Saying that labor market conditions have improved, unemployment is down, household spending is up and that inflation has held below 2%, the Federal Reserve has decided to complete the wind-down of its quantitative easing bond-buying program designed to prop up the U.S. economy.
As of September, the Fed was adding to its holdings of agency mortgage-backed securities (MBS) at a pace of $5 billion per month and to its holdings of longer-term Treasury securities at a pace of $10 billion per month, but as of this week, it will no longer be purchasing those assets.
Now, the Federal Open Market Committee will focus on its existing policy of ‘reinvesting principal payments from its holdings of agency debt and agency mortgage-backed securities … and of rolling over maturing Treasury securities at auction.’ This, in turn, ‘should help maintain accommodative financial conditions,’ committee members said in a statement.
Meanwhile, everyone in the mortgage industry is holding their breath to see if and when the Fed will move to raise short-term interest rates. Federal Reserve Chairman Janet Yellen has pledged that the Fed will keep interest rates low for a ‘considerable time’ after the bond-buying program ends.

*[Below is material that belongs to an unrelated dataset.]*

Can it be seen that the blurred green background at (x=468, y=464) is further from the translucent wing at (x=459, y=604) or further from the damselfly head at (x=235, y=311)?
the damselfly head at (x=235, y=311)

‘The committee anticipates, based on its current assessment, that it likely will be appropriate to maintain the zero to 0.25 percent target range for the federal funds rate for a considerable time following the end of its asset purchase program this month, especially if projected inflation continues to run below the committee's 2% longer-run goal and provided that longer-term inflation expectations remain well anchored,’ committee members said in the release.
In determining whether to raise short-term rates, the Fed will consider a range of factors, including labor market conditions, inflation and other financial developments.
‘However, if incoming information indicates faster progress toward the committee's employment and inflation objectives than the committee now expects, then increases in the target range for the federal funds rate are likely to occur sooner than currently anticipated,’ the committee members warned. ‘Conversely, if progress proves slower than expected, then increases in the target range are likely to occur later than currently anticipated.’
The only committee member to vote against the conclusion of the bond-buying program was Minneapolis Fed President Narayana Kocherlakota, who said that with low inflation expectations, the Fed should commit to keeping rates low "at least until the one-to-two-year ahead inflation outlook has returned to 2 percent and should continue the asset-purchase program at its current level."
In total, the Fed's asset-purchase program, which started in November 2008, has added $4 trillion to its balance sheet. The latest round, announced in September 2012, with monthly purchases of $85 billion in Treasuries and MBS, added $1.66 trillion alone. The Fed started the wind-down in January 2014, cutting its purchases by $10 billion per meeting.